- What to do -
Leaving out the images, transcribe every record below exactly.

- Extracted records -
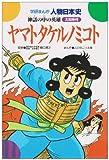 Yamato Takeru-no-mikoto - hero in the mythology (Gakken cartoon person Japanese history Yamato era) (1983) ISBN: 4051005399 [Japanese Import]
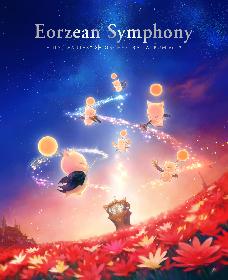 『ファイナルファンタジーXIV』最新オーケストラアレンジBlu-ray発売! コンサート音源全19曲も収録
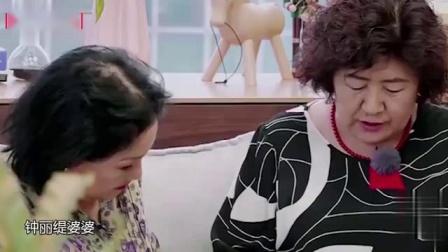 妻子的浪漫旅行:张伦硕帮钟丽缇按摩声音太大,岳母以为他打老婆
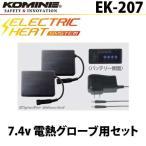 〔コミネ〕EK-207 7.4V 電源グローブ用セット エレクトリックグローブセット 7.4ボルト 電熱グローブ KOMINE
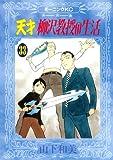 天才 柳沢教授の生活(33) (モーニングKC)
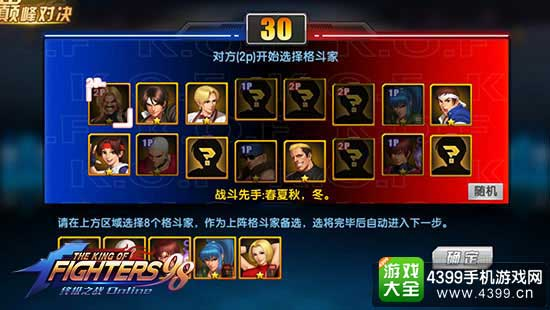 《拳皇98终极之战OL》巅峰对决12资质格斗家选什么好 莉安娜技巧解析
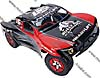 Losi Mini Readylift SCT 1:16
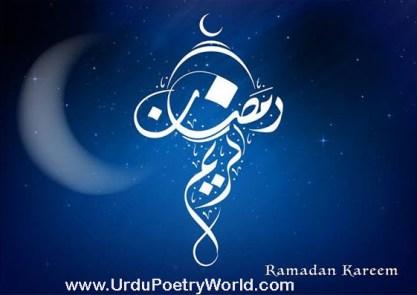 Download Free Ramzan Mubarak Wallpapers 2019 Ramzan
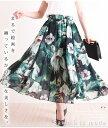 エレガントな花模様が素敵なロングスカート。レディース ファッション スカート ロング 花 ウエストゴム グリーン M L Mサイズ Lサイズ..
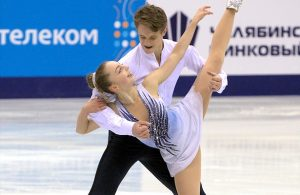 Aleksandra Boikova and Dmitrii Kozlovskii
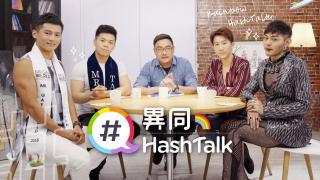 Rainbow HashTalk Episode 2Trailer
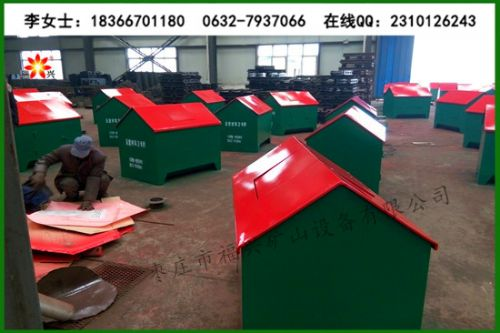 户外生活垃圾收集箱 环卫垃圾箱厂家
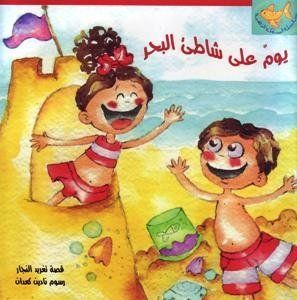 A Day on the Beach: Arabic Story Book for Kids (Goldfish Series) by Taghreed A. Najjar.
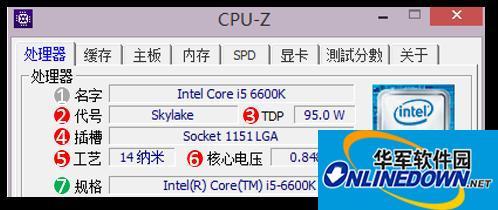 CPU-Z(64位)截图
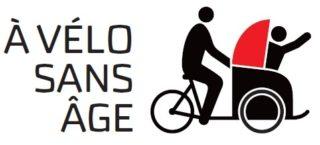 v42_initiative_logo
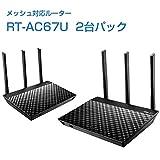 RT-AC67U 2台パッケージ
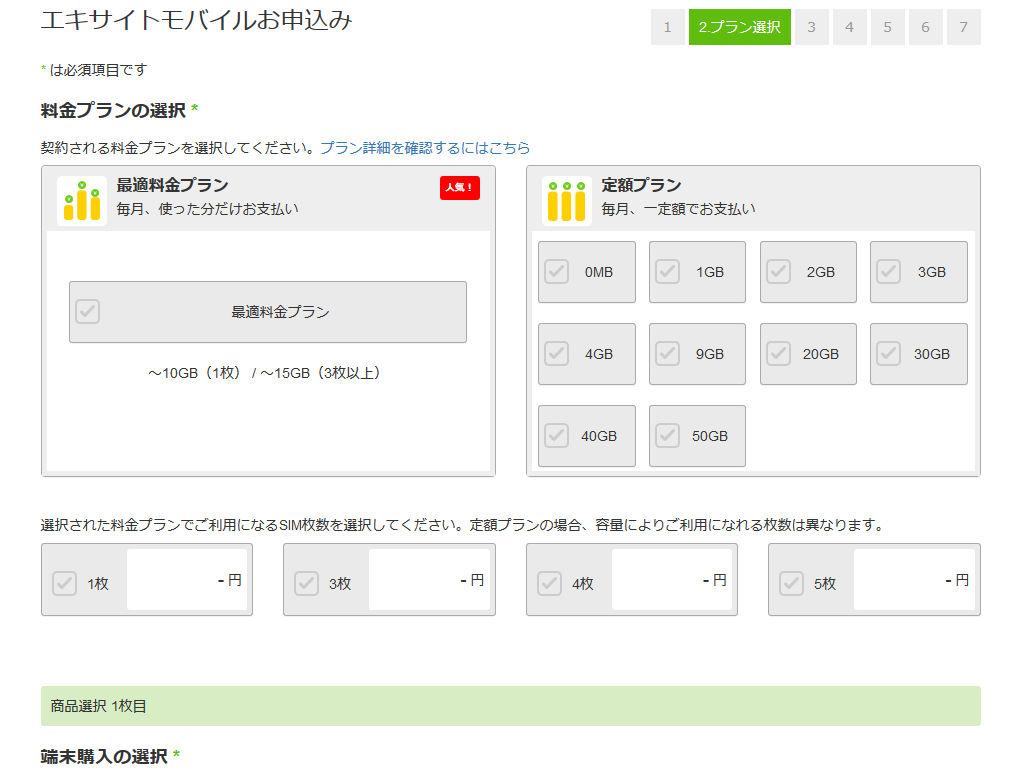 f:id:futo-c:20180211220515j:plain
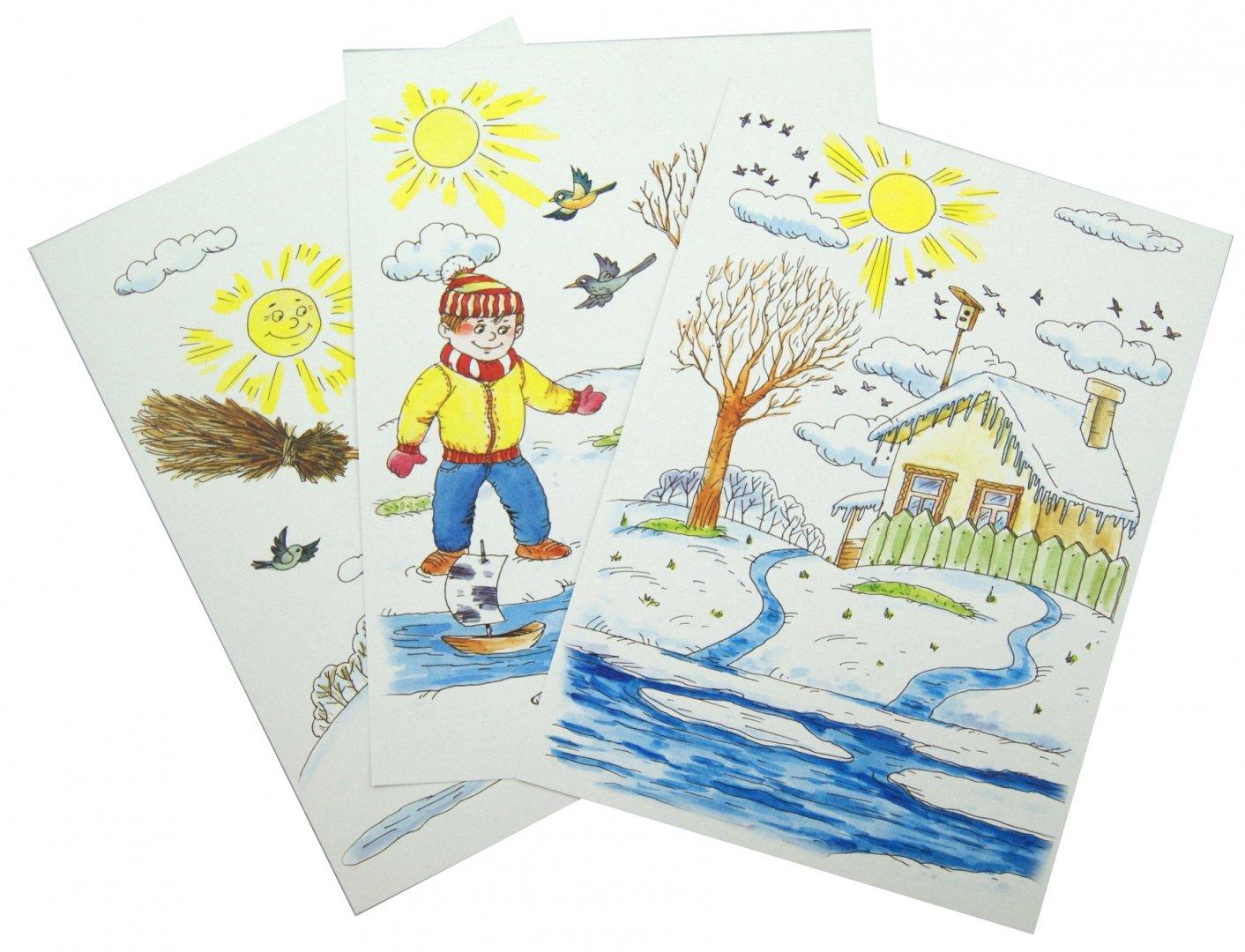 Иллюстрация 1 из 28 для Весна. Беседы с ребенком. Комплект карточек - В. Шипунова | Лабиринт - книги. Источник: Лабиринт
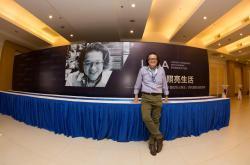 Andrew Martin首位华人得主洪约瑟:光能穿透空间与时间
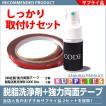 脱脂消臭洗浄剤 CODE 1本 & 強力両面テープ パーツ取...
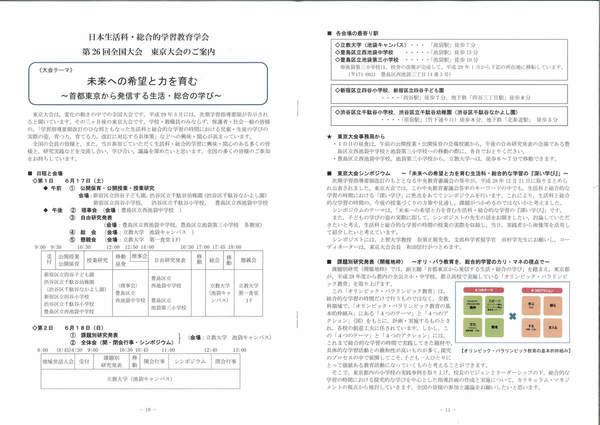日本生活科・総合的学習教育学会主催の第26回東京大会が行われます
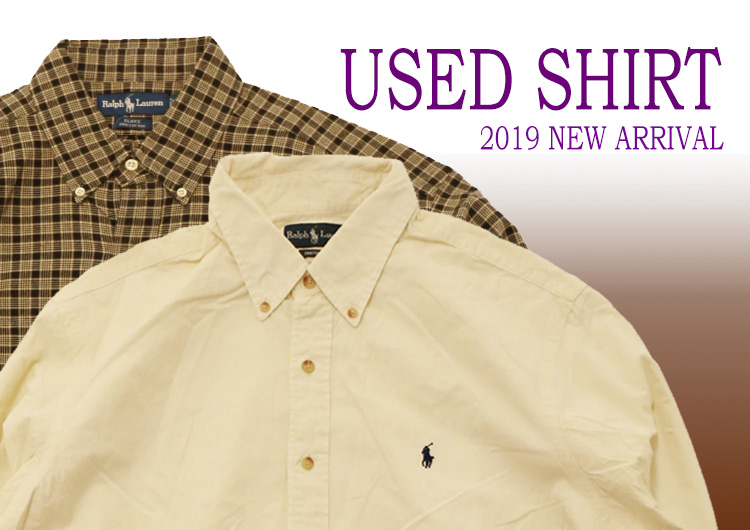 used_shirt
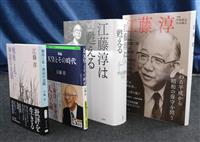「絶対的少数派」の批評に光 江藤淳、没後20年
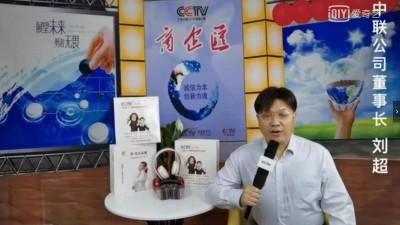 中联智慧机2021新年祝福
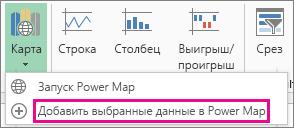 """Команда """"Добавить выбранные данные в Power Map"""""""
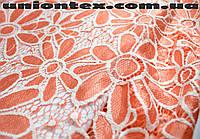 Ткань гипюр цветы персиковый с белым (от 10 метров)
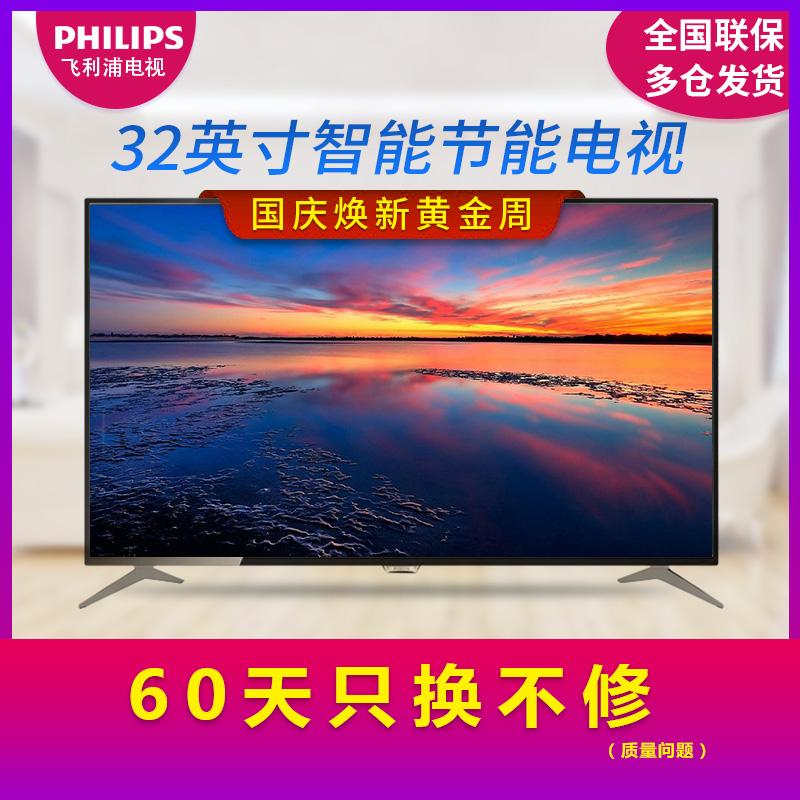 Philips-飞利浦 32PHF5081-T3 液晶电视机32吋智能wifi32PHF5252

- Exercise response -
 Yamato Takeru-no-mikoto - hero in the mythology (Gakken cartoon person Japanese history Yamato era) (1983) ISBN: 4051005399 [Japanese Import]
 『ファイナルファンタジーXIV』最新オーケストラアレンジBlu-ray発売! コンサート音源全19曲も収録
 妻子的浪漫旅行:张伦硕帮钟丽缇按摩声音太大,岳母以为他打老婆
 〔コミネ〕EK-207 7.4V 電源グローブ用セット エレクトリックグローブセット 7.4ボルト 電熱グローブ KOMINE
 天才 柳沢教授の生活(33) (モーニングKC)
 《拳皇98终极之战OL》巅峰对决12资质格斗家选什么好 莉安娜技巧解析
 Losi Mini Readylift SCT 1:16
 Download Free Ramzan Mubarak Wallpapers 2019 Ramzan
 エレガントな花模様が素敵なロングスカート。レディース ファッション スカート ロング 花 ウエストゴム グリーン M L Mサイズ Lサイズ..
 Aleksandra Boikova and Dmitrii Kozlovskii
 Rainbow HashTalk Episode 2Trailer
 户外生活垃圾收集箱 环卫垃圾箱厂家
 A Day on the Beach: Arabic Story Book for Kids (Goldfish Series) by Taghreed A. Najjar.
 CPU-Z(64位)截图
 v42_initiative_logo
 RT-AC67U 2台パッケージ
 f:id:futo-c:20180211220515j:plain
 Иллюстрация 1 из 28 для Весна. Беседы с ребенком. Комплект карточек - В. Шипунова | Лабиринт - книги. Источник: Лабиринт
 Andrew Martin首位华人得主洪约瑟:光能穿透空间与时间
 脱脂消臭洗浄剤 CODE 1本 & 強力両面テープ パーツ取...
日本生活科・総合的学習教育学会主催の第26回東京大会が行われます
 used_shirt
「絶対的少数派」の批評に光 江藤淳、没後20年
 中联智慧机2021新年祝福
 """Команда """"Добавить выбранные данные в Power Map"""""""
 Ткань гипюр цветы персиковый с белым (от 10 метров)
 Philips-飞利浦 32PHF5081-T3 液晶电视机32吋智能wifi32PHF5252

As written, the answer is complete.